The one retention advantage small businesses have over Google and Amazon they can't buy with their billion dollar budget and most owners ignore it

I've been thinking about why small businesses keep losing employees to big tech, and I think we're framing the competition wrong.

Yeah, you can't match the salary. You're not going to out-perk Google: free lunch, gym, RSUs, the whole thing. That battle is lost before it starts.

But there's something a company with 50,000 employees structurally cannot do: make someone feel actually seen.

When you're employee #4,847, your manager has 40 direct reports, and your name shows up on a workforce planning slide that's the experience. It's not anyone's fault. It's just physics at scale.

As a small business owner, you know your people's names. You know which project nearly broke them and how they got through it.

You can walk over and say "that mattered, and here's why" and they know you actually mean it.

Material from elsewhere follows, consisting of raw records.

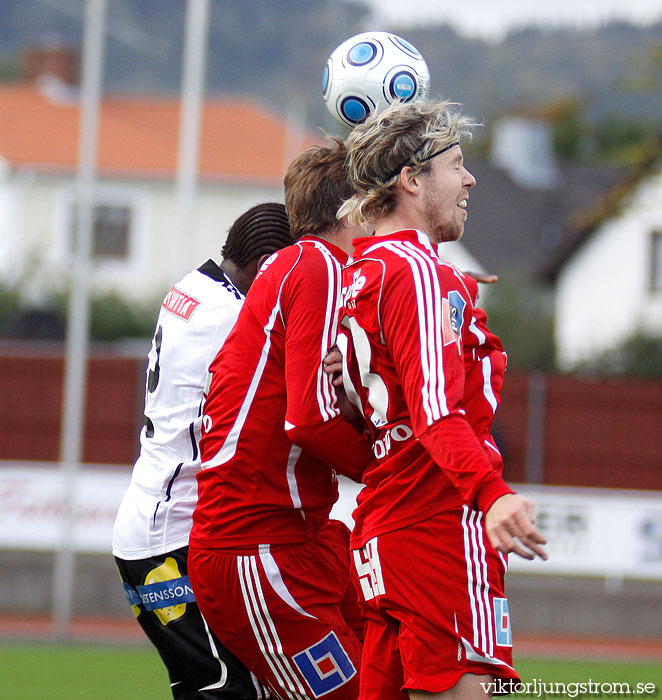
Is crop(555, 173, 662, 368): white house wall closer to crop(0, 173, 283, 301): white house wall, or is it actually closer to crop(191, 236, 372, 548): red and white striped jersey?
crop(0, 173, 283, 301): white house wall

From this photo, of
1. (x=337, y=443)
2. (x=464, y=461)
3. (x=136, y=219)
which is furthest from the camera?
(x=136, y=219)

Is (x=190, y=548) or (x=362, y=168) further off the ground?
(x=362, y=168)

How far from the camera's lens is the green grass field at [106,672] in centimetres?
847

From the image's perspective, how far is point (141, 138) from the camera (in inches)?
1337

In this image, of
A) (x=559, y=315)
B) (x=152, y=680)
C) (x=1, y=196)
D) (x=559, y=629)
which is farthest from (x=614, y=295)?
(x=152, y=680)

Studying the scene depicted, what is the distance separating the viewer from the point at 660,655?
11.5 meters

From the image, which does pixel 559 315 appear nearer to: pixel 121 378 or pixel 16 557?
pixel 121 378

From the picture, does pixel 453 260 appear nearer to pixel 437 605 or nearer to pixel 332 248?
pixel 332 248

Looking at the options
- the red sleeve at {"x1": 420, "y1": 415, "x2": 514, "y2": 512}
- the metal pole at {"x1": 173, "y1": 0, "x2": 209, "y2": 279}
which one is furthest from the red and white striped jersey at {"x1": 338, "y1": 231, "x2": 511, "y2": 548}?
the metal pole at {"x1": 173, "y1": 0, "x2": 209, "y2": 279}

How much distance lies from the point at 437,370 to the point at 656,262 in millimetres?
27195

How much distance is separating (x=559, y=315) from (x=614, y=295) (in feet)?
6.82

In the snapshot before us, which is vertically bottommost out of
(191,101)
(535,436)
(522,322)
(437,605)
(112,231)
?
(437,605)

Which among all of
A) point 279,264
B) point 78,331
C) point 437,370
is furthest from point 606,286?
point 437,370

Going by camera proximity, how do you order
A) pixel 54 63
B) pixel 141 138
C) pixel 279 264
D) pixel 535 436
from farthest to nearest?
pixel 54 63 < pixel 141 138 < pixel 535 436 < pixel 279 264
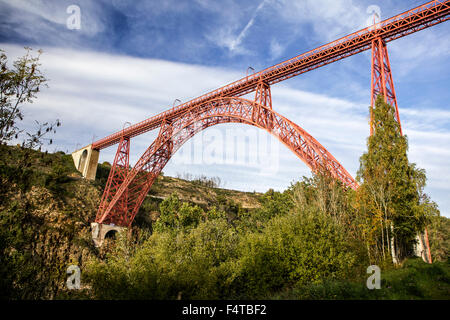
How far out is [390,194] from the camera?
14234mm

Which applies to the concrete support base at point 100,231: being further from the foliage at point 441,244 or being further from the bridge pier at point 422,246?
the foliage at point 441,244

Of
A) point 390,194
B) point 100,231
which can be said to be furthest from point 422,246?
point 100,231

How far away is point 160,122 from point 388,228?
21.7 meters

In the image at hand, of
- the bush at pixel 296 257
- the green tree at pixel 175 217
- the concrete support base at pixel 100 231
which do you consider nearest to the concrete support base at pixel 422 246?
the bush at pixel 296 257

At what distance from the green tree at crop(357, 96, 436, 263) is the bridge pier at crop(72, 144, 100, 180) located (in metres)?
32.6

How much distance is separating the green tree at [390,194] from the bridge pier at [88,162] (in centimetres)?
3265

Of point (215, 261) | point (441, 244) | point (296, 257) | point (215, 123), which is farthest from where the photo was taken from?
point (441, 244)

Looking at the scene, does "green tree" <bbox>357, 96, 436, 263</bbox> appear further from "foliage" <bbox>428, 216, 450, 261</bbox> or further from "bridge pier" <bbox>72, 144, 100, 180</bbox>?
"bridge pier" <bbox>72, 144, 100, 180</bbox>

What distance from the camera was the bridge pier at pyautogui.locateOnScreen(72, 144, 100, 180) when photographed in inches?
1438

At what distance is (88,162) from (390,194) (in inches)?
1344

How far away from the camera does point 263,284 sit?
1283 cm

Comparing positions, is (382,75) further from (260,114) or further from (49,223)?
(49,223)

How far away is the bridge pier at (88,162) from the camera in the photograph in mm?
36531
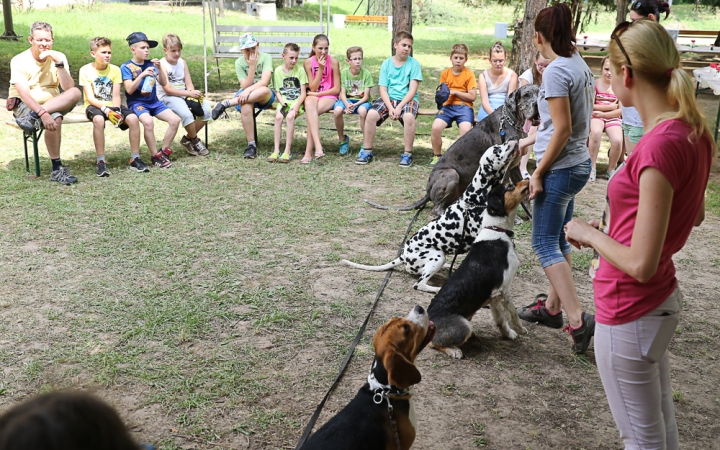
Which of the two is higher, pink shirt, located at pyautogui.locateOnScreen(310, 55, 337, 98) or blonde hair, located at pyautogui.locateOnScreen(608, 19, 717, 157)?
blonde hair, located at pyautogui.locateOnScreen(608, 19, 717, 157)

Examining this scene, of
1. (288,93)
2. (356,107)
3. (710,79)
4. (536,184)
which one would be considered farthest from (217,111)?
(710,79)

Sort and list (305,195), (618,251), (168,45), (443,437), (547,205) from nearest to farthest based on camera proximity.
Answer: (618,251)
(443,437)
(547,205)
(305,195)
(168,45)

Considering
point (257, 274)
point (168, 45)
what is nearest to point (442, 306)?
point (257, 274)

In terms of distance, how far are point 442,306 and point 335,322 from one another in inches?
35.0

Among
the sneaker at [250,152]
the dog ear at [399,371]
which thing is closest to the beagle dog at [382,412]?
the dog ear at [399,371]

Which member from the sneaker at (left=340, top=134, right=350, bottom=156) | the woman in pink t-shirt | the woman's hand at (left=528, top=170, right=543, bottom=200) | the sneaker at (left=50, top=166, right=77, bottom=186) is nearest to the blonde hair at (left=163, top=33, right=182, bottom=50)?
the sneaker at (left=50, top=166, right=77, bottom=186)

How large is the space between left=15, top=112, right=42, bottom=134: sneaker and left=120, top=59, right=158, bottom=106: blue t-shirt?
124cm

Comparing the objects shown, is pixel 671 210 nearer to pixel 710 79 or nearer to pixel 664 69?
pixel 664 69

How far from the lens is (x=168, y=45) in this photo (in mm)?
9203

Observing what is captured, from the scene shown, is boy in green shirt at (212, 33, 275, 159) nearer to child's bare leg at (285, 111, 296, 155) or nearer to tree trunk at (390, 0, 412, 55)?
child's bare leg at (285, 111, 296, 155)

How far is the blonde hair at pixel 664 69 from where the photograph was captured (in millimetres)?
1956

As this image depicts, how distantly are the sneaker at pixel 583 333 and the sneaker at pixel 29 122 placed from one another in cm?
686

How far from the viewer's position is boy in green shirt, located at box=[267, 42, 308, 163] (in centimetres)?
920

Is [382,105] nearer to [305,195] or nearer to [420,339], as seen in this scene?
[305,195]
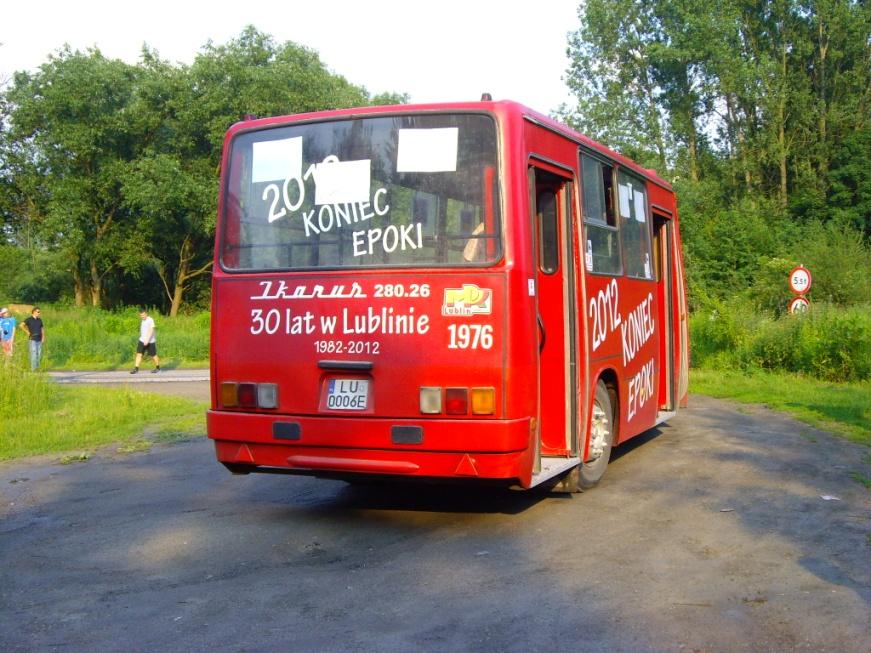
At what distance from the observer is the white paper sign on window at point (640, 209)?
9.90 meters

I've noticed that people don't usually leave for the next salary bump. They leave because they stopped feeling like they mattered. And when someone genuinely feels that no bonus attached, no performance review pending, they bring everything they have.

Most owners I talk to don't use this deliberately. They're firefighting. But it costs nothing and no competitor can copy it.

Curious what others have seen: have you lost good people not because of money but because something else eroded? And on the flip side has something small ever made an employee go from checked out to fully bought in?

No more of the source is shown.